## [Text shown]
-- Start --

Opinion
Civil Action 4:22-CV-00442-SDJ-CAN
05-24-2023
REPORT AND RECOMMENDATION AND ORDER OF UNITED STATES MAGISTRATE JUDGE
CHRISTINE A. NOWAK, UNITED STATES MAGISTRATE JUDGE
Pending before the Court is pro se Plaintiff J. Alan Konecny's (“Plaintiff”) Motion for Summary Judgment [Dkt. 6] and “Motion to Dismiss for Want of Prosecution” [Dkt. 15]. Having considered Plaintiff's Motions, and all other relevant filings, the Court recommends the Motion for Summary Judgment and the “Motion to Dismiss for Want of Prosecution” each be DENIED.

-- End --

## [Material provided]
-- Start --

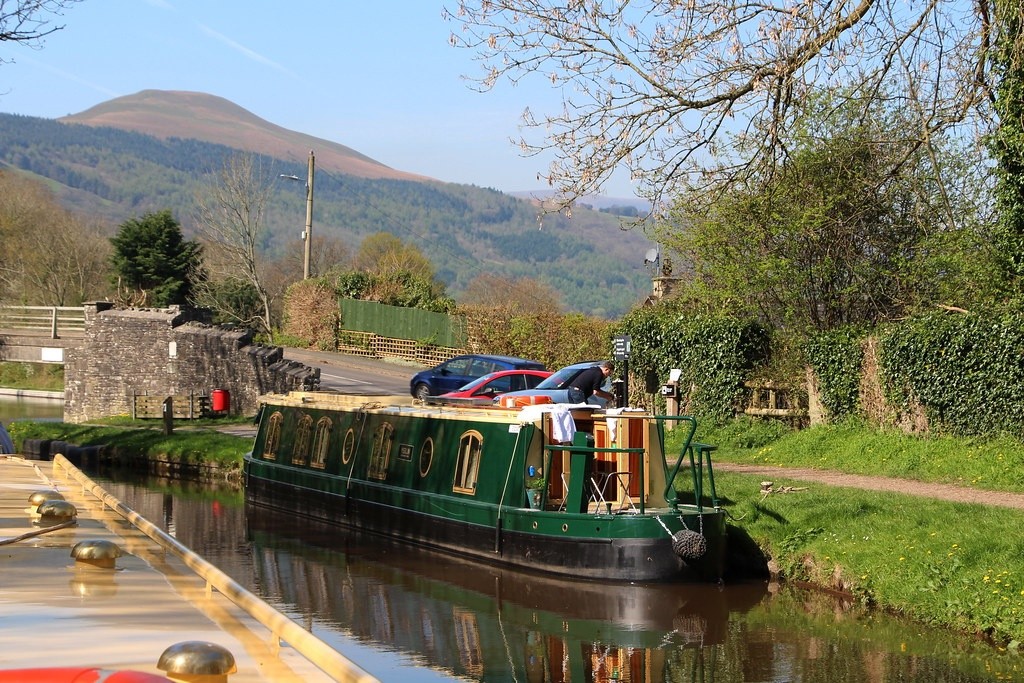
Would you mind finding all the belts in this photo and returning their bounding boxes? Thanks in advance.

-- End --

## [Set problem 1]
In the magistrate judge's report, what does the Court recommend for the two motions by the plaintiff?
## [Set problem 2]
Put this sentence from the magistrate judge's report into Spanish: "Having considered Plaintiff's Motions, and all other relevant filings, the Court recommends the Motion for Summary Judgment and the “Motion to Dismiss for Want of Prosecution” each be DENIED."

## [Task result 1]
The Court recommends that the Motion for Summary Judgment and the "Motion to Dismiss for Want of Prosecution" each be denied.

## [Task result 2]
Habiendo considerado las Mociones del Demandante, y todos los demás escritos pertinentes, el Tribunal recomienda que la Moción de Sentencia Sumaria y la «Moción para Desestimar por Falta de Impulso Procesal» sean cada una DENEGADAS.